- SELECTED TEXT
>> START
# Tweaking the Coop...



## Bee

Thought I would start a thread about one of my favorite pastimes related to chickens...tweaking the coop. It's the woman's equivalent to rearranging the furniture now and again, deep cleaning the house and putting up different curtains~but in the chicken coop. 

Tell me about your coop tweaks and why you did them...I always feel such a sense of accomplishment, even for the little things. Sort of like when you really clean a room and you can't stop going back in there to look at it, smiling all the while. Gives me a good feeling!

Today I swept all the spider webs off the outside nest boxes ~felt bad about that because those guys had put in such hard work!~so that I could get to an area that was needing some changes. My coop is kind of strange as it is not your average wooden construction coop, so changes are usually very difficult due to the shape of the coop (like a hobbit house), with no square corners, level or flat surfaces.

I placed some netting in places where I had used pieces of tarp as a temporary fix..._a year ago_.  Scrubbed down the nest boxes, cleaned them out, dusted them with some pyrethrin powder and replaced nesting materials. Took down the curtains on the nest boxes for a good washing(never had nest box curtains before this and it still sounds funny to even say that!).

Then I tweaked the roosts a little, replaced the traction I had to apply to one roost because I had chosen too smooth of a sapling and the repeated foot wear had worn it even smoother. So, I placed strips of rubber stuff one uses as a nonskid solution under rugs and such...just so the fat gals don't fall off when they are jostling for positions.

Also dusted the wood of the roosts with some of the pyrethrin powder. That's a first too...just something I'm trying in the nest boxes and roosts as a preventative measure...I don't place that sort of thing anywhere else in the coop as I want all my beneficial bugs to thrive in the deep litter. I'm always experimenting with something.... 

All the chickens, the cat and the dog helped with the tweaking...whenever I'm outside, they want to be near me for some reason. This flock is not a pet flock and I could never bend down and pick one up but they do seem to want to just be near me...go figure. Little Red Hen inspected the job site, cast a critical and beady eye on my work and, by her silence, I'm assuming I had done it right.

Went up later on to take a pic of the tweaked roosts, nest boxes and coop changes....everyone seems to approve and like what was done. 

You can see the new netting I applied in the area directly above and behind the rooster and his special girls...and Little Red Hen still inspecting the quality of the work. You can also see the new rubber traction applied for the oldsters..wouldn't want one of the old gals to slip off and break a hip!  Pardon their raggedy feathers...they are molting.

So...show me your tweaks! Tell me why you are changing things...it helps me get an idea of how your coops function and gives me ideas for my own.


----------



## Regina L

This was a few weeks ago 
I decided to paint the inside of the coop with a cool but relaxing color!
I think they loved it!


----------



## Regina L

One of my daughters and I decided to make our run a "double wide" after I've found out that free ranging chickens will not happen in this household with my dogs thinking that my chicks are "interactive stuffed animals"...
>> END
- RAW DATA
>> START
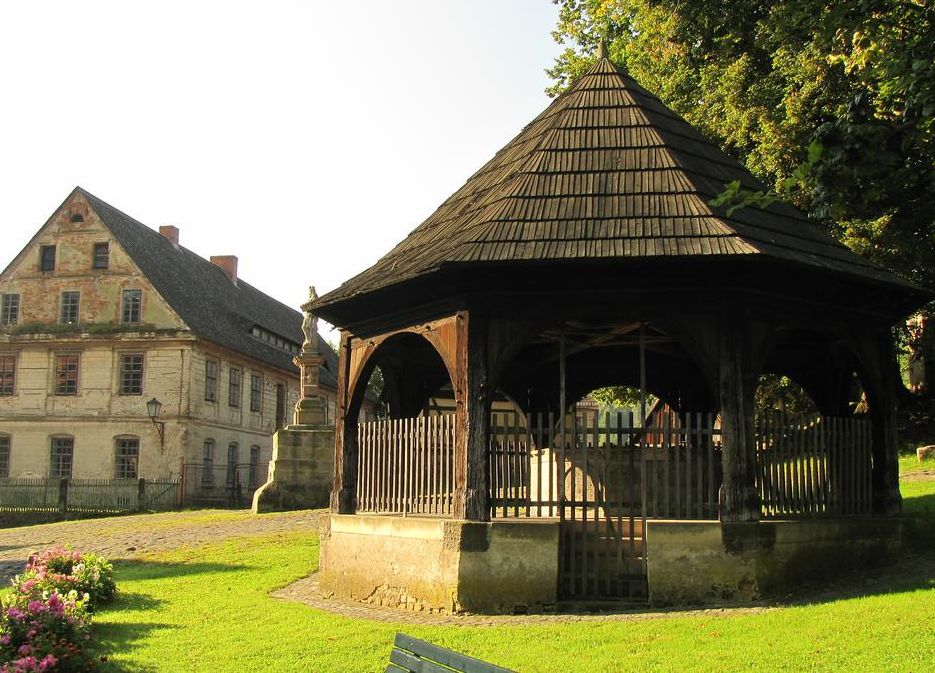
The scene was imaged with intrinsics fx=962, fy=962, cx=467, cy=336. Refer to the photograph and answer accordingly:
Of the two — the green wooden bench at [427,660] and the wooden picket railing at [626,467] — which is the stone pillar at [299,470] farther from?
the green wooden bench at [427,660]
>> END
Reproduce verbatim the passage of the coop-tweaking thread above between "Thought I would" and "the chicken coop.", inclusive.

- THE RESPONSE
Thought I would start a thread about one of my favorite pastimes related to chickens...tweaking the coop. It's the woman's equivalent to rearranging the furniture now and again, deep cleaning the house and putting up different curtains~but in the chicken coop.